Sullo stesso tema, è stata depositata nell’Aula della Camera una mozione di Simonetta Matone (Lega), sottoscritta anche da esponenti di Forza Italia e Noi Moderati, che chiede al governo di accelerare la destinazione a uso sociale di immobili confiscati alla criminalità, tra cui l’impianto “Don Pino Puglisi” a Roma. L’iniziativa si inserisce nell’ambito di precedenti atti parlamentari e di un “Patto di quartiere“ già sottoscritto tra governo ed enti di Roma e del Lazio (tra cui la Banca di Credito cooperativo di Roma) per promuovere sport, inclusione e rigenerazione urbana nelle periferie.
Si è svolta nella commissione Industria del Senato l’audizione di Legacoop Liguria e della Regione Liguria, riguardo all’affare assegnato n. 980 (aree di crisi industriale complessa), per quanto riguarda l’area di crisi di Savona. L’associazione di cooperative ha evidenziato come le risorse finanziarie per il rilancio dell’area, grazie anche alla complementarità delle risorse regionali, abbia favorito investimenti rilevanti in imprese di diverse dimensioni e in comparti strategici del territorio. Tuttavia, sono state riscontrate criticità legate all’eccessiva complessità burocratica delle misure di risposta adottate, ai tempi troppo lunghi di attuazione, e ai criteri di accesso agli incentivi: in territori già riconosciuti come aree di crisi, alcuni parametri nazionali legati alla solidità finanziaria dei soggetti proponenti rischiano di penalizzare proprio le realtà maggiormente in difficoltà. Tra le richieste avanzate, la riallocazione delle risorse residue, il sostegno alle filiere del vetro e dell’automotive, e l’intercettazione preventiva di nuove situazioni di crisi, prima che si traducano in esuberi occupazionali.

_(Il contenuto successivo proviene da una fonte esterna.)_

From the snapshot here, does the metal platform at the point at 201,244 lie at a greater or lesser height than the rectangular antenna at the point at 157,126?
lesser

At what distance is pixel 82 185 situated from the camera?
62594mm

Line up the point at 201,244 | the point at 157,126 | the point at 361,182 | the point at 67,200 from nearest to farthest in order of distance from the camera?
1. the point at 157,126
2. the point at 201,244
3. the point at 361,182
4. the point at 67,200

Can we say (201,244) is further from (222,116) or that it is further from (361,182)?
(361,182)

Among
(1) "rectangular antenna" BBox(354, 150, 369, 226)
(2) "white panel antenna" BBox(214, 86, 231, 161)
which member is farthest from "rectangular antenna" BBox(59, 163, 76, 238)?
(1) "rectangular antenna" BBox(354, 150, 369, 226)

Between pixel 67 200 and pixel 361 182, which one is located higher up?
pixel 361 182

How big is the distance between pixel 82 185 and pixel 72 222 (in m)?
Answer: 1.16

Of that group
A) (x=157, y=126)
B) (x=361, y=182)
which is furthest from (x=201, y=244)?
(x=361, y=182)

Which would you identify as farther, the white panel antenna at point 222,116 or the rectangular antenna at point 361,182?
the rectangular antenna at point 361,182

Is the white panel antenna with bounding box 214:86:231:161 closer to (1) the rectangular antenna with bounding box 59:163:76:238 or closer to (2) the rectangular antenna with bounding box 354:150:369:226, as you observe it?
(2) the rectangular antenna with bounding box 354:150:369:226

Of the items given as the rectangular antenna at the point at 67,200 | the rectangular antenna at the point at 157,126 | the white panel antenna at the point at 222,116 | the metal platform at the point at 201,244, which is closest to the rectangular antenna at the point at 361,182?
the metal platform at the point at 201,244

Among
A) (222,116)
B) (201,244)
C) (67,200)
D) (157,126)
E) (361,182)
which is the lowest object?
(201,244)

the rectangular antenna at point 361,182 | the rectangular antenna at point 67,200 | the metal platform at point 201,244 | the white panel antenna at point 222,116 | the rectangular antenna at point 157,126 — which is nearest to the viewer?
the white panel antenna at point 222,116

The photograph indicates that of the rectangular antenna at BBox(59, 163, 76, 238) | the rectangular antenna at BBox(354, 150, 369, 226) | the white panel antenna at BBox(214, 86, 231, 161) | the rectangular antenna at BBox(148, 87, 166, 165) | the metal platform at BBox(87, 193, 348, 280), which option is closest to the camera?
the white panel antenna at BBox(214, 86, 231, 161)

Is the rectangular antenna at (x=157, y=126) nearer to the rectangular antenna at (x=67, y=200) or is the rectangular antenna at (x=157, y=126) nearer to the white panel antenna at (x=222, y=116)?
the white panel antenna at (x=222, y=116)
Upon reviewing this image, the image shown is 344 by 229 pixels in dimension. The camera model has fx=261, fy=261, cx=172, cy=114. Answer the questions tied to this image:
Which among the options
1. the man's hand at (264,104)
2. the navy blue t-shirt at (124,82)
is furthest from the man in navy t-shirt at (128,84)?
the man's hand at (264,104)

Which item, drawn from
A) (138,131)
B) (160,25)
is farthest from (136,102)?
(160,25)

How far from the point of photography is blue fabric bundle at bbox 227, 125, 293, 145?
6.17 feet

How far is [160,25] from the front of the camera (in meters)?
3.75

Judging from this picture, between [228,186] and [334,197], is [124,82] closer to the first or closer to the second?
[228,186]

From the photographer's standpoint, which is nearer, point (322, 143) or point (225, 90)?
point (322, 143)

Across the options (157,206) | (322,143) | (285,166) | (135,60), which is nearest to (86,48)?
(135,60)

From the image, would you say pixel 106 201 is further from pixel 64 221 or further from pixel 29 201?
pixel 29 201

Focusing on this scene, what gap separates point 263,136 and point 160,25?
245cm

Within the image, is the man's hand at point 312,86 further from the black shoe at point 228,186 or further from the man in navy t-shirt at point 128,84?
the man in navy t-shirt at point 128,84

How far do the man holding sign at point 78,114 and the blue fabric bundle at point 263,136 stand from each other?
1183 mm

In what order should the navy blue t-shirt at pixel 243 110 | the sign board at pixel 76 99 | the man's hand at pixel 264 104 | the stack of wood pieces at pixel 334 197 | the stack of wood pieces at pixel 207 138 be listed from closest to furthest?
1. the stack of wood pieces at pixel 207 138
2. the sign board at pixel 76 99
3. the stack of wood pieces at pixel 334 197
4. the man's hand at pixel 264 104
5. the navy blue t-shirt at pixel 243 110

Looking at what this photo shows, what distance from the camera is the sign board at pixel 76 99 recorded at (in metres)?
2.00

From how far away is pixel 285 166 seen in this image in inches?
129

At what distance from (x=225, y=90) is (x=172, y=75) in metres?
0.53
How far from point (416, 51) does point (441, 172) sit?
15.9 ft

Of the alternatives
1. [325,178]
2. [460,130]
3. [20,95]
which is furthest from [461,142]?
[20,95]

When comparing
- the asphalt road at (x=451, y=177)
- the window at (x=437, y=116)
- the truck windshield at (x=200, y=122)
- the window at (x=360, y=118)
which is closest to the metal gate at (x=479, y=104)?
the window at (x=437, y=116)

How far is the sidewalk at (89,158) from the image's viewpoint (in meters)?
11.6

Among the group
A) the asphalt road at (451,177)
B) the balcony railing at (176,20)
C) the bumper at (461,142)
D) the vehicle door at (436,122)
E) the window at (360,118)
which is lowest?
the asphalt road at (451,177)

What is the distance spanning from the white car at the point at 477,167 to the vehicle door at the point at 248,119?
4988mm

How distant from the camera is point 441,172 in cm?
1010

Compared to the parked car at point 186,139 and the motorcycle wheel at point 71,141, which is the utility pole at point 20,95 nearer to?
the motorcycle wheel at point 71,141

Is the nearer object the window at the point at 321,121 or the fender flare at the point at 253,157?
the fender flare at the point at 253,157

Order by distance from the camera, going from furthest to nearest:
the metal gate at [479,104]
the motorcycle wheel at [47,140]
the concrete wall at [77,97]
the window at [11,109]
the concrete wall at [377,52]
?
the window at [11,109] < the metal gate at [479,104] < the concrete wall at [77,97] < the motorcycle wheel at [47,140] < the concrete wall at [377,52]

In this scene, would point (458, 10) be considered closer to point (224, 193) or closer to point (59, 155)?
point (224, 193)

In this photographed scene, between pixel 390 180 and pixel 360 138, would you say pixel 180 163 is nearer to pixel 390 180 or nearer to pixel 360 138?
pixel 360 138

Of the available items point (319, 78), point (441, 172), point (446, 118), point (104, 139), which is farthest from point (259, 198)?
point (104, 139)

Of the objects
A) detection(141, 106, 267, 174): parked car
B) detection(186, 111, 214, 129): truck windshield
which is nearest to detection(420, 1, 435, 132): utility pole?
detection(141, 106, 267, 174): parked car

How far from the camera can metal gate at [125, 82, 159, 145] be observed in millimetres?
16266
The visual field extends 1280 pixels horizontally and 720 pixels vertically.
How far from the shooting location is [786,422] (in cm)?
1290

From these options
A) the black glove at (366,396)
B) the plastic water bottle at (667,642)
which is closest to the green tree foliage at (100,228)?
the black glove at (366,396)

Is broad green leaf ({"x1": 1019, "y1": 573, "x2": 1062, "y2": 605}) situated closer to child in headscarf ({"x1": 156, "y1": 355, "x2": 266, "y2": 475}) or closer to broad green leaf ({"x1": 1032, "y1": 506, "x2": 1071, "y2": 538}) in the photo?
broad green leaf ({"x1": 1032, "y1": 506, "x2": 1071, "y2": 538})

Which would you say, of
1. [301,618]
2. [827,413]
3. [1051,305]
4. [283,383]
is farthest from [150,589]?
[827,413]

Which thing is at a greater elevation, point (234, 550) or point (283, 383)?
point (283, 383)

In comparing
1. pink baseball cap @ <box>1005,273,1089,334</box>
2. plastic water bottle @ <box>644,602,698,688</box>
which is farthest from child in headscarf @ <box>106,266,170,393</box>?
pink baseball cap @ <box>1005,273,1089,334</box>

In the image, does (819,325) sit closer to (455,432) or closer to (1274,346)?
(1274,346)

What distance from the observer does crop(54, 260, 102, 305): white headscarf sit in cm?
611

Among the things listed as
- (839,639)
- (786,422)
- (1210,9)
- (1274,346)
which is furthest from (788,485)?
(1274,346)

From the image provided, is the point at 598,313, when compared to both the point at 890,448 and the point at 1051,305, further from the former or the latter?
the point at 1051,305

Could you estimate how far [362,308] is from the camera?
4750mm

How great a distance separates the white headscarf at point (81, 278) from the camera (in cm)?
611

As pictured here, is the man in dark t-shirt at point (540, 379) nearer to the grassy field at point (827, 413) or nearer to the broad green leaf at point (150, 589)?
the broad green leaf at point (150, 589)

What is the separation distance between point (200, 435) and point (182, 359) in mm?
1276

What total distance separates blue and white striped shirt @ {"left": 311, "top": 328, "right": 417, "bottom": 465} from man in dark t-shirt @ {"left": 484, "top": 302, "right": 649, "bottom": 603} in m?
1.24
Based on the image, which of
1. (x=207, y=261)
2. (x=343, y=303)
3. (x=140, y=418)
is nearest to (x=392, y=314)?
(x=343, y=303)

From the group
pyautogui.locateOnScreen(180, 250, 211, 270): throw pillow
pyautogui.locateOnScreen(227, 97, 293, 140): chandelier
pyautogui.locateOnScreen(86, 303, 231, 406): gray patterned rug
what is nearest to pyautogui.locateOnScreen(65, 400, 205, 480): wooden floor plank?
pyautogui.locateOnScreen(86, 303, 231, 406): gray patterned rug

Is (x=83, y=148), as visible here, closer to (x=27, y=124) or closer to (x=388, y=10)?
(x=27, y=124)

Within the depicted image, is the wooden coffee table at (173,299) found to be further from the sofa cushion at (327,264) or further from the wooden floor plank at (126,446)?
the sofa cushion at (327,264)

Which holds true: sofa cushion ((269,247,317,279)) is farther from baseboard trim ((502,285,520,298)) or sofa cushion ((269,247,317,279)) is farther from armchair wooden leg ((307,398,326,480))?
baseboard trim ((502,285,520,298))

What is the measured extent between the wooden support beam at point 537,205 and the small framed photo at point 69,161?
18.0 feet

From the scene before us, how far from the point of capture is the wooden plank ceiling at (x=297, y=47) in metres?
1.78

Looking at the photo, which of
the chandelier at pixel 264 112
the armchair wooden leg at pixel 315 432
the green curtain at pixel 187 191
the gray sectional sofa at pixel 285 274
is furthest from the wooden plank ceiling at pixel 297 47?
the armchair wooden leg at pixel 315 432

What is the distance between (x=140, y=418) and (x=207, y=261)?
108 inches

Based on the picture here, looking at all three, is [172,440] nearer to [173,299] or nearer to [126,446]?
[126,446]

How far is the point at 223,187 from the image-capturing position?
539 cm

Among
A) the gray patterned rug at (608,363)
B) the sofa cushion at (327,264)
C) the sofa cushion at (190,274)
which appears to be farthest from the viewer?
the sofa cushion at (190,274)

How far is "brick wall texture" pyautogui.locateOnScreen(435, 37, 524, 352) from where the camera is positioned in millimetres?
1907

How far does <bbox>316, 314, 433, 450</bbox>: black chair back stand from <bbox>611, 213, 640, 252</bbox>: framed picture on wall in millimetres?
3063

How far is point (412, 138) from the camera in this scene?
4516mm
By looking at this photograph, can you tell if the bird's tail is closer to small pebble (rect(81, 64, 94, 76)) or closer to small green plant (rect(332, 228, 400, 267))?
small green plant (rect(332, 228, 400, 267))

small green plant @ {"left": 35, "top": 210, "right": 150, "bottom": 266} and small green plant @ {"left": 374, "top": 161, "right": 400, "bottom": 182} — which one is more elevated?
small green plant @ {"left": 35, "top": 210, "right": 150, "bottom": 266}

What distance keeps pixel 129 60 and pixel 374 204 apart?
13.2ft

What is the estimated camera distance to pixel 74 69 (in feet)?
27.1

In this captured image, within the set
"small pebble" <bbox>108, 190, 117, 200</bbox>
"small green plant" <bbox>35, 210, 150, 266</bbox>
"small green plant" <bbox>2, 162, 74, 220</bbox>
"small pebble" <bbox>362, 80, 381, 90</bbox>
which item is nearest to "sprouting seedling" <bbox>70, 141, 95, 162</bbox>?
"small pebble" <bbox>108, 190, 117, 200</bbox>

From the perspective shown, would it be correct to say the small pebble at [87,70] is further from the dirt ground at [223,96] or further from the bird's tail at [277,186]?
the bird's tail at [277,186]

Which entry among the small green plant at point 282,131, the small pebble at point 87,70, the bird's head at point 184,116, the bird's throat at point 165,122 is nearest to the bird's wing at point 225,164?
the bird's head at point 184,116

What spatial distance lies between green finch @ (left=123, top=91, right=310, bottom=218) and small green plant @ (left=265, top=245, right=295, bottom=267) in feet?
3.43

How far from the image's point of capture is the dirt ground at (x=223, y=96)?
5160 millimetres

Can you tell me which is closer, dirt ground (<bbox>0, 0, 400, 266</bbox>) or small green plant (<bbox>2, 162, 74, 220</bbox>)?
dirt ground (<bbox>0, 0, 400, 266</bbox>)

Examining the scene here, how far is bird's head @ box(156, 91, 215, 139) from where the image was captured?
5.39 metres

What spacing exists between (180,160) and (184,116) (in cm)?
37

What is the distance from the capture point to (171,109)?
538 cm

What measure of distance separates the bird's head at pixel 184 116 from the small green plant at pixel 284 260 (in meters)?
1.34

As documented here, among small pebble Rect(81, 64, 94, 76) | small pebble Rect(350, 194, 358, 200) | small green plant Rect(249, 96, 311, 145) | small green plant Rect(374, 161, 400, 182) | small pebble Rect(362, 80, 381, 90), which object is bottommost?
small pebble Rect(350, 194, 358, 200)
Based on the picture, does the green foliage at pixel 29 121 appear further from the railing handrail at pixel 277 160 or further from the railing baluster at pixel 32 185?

È stata presentata dalla sottosegretaria all’Economia Lucia Albano, nelle commissioni congiunte Bilancio di Camera e Senato, la Relazione sul bilancio di genere 2024, redatta del ministero dell’Economia, nella quale si evidenzia che l’Italia ha compiuto i maggiori progressi in Europa sulla parità di genere dal 2010 al 2025, salendo al 12° posto dell’indice statistico elaborato dell’European Institute for Gender Equality (EIGE), che assegna a ogni Paese un punteggio compreso tra 1 e 100 sulla parità a livello economico e sociale, ma resta sotto la media UE e continua a registrare forti criticità nel lavoro. Il documento analizza l’occupazione femminile, ancora distante dai livelli europei, i divari salariali e pensionistici, le difficoltà legate a maternità e conciliazione vita-lavoro, e le disparità nell’istruzione e nell’accesso al lavoro dopo la laurea. Vengono esaminati i dati sulla violenza di genere – in aumento le chiamate effettuate al 1522 – e le misure fiscali e di welfare introdotte nel 2024, dai congedi parentali ai bonus per famiglie, fino agli incentivi per le lavoratrici madri e al sostegno alle donne vittime di violenza.